Niedersachsen revolutioniert Schulgesetz: Mehr Mitsprache für Kinder und flexibles Lernen
Sylvio ThiesMehr Selbstbestimmung: Was das neue Schulgesetz bietet - Niedersachsen revolutioniert Schulgesetz: Mehr Mitsprache für Kinder und flexibles Lernen
Niedersachsen plant grundlegende Reform des Schulgesetzes mit Fokus auf Schülerbeteiligung und flexibles Lernen
Bildungsministerin Julia Willie Hamburg hat weitreichende Änderungen vorgeschlagen, die unter anderem jahrgangsübergreifende Klassen in Grundschulen sowie mehr Wahlmöglichkeiten für ältere Schülerinnen und Schüler vorsehen. Der Gesetzentwurf hat nun das Kabinett passiert und steht bis zum 1. Dezember zur öffentlichen Stellungnahme offen.

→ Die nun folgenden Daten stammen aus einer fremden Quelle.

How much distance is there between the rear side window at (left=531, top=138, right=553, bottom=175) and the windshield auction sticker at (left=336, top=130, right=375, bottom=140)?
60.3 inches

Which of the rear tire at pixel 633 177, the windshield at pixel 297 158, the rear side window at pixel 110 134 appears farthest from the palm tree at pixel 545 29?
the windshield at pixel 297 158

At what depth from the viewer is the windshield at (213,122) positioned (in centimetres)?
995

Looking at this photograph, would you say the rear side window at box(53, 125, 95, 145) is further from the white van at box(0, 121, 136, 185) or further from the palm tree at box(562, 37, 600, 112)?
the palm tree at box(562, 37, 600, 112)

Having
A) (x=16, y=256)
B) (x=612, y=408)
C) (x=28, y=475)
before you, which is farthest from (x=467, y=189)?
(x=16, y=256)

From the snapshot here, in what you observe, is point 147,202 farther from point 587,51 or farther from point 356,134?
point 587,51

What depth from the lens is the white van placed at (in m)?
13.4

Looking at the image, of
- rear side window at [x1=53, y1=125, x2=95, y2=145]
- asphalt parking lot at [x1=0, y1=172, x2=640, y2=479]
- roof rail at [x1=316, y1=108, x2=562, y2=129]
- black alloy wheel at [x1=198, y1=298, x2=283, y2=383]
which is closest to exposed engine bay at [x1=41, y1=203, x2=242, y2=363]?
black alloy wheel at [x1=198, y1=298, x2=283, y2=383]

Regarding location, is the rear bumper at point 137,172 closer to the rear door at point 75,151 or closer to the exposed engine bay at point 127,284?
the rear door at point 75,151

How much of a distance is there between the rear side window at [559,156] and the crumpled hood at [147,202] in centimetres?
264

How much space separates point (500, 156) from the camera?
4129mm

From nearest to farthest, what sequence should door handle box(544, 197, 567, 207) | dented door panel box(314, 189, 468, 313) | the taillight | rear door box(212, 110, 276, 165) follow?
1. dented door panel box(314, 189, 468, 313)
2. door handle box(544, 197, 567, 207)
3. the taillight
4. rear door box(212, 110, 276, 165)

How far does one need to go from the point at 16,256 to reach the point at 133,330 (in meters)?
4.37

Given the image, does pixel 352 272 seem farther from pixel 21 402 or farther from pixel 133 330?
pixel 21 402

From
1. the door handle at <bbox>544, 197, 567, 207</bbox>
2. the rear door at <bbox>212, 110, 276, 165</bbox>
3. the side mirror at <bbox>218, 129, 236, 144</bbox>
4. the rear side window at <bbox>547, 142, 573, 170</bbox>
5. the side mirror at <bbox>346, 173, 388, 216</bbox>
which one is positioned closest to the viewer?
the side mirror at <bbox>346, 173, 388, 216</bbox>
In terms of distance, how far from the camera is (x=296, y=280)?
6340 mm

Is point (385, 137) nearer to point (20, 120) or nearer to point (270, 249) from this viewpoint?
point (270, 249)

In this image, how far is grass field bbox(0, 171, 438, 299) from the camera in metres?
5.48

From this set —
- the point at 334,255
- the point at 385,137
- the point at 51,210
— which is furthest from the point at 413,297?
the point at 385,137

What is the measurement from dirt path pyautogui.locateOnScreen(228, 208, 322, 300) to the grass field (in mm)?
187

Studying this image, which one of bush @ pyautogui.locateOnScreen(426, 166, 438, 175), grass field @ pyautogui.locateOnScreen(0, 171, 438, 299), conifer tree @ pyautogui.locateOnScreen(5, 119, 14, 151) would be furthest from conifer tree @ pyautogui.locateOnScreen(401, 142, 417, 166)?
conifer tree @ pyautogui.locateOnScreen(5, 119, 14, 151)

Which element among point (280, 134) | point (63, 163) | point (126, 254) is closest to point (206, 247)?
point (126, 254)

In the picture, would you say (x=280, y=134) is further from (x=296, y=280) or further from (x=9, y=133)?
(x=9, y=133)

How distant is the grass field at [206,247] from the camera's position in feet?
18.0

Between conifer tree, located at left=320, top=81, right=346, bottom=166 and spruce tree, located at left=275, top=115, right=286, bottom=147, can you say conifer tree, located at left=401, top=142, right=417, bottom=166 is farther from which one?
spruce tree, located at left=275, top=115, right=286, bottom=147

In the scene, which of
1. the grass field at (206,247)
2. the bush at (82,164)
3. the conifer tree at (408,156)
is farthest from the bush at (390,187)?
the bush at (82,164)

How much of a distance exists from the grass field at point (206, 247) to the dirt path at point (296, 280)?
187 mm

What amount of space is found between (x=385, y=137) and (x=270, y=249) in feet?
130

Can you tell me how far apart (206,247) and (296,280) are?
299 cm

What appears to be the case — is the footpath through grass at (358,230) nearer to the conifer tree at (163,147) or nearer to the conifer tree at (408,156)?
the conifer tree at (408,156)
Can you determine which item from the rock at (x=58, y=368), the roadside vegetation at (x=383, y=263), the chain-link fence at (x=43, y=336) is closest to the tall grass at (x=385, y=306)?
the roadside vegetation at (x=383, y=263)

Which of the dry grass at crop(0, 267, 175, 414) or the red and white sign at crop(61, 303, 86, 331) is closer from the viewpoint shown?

Zu den zentralen Neuerungen gehört die Möglichkeit für Grundschulen, alle vier Jahrgangsstufen in einer sogenannten „Familienklasse“ zusammenzufassen. Dieses Modell soll individuelle Förderung stärken und gleichzeitig den Zusammenhalt unter den Kindern fördern. Eine weitere wichtige Änderung sieht rechtliche Regelungen für Distanzunterricht bei Extremwetter oder anderen Ausnahmesituationen vor – Präsenzunterricht bleibt jedoch die Regel.
An den Gymnasien der Oberstufe entfallen feste Schwerpunktsetzungen, sodass Schülerinnen und Schüler ihre Laufbahn flexibler gestalten können. Gleichzeitig erhalten weiterführende Schulen mehr Spielraum bei der Jahrgangsorganisation und lösen sich von starren Strukturen. Der Entwurf stärkt zudem die Rechte von Kindern mit Lernschwierigkeiten wie Legasthenie oder Dyskalkulie: Sie erhalten gezielte Unterstützung, und ihre Noten werden besonders geschützt. Ab dem Schuljahr 2026/27 bieten Grundschulen „Werte und Normen“ als Alternative zum Religionsunterricht an.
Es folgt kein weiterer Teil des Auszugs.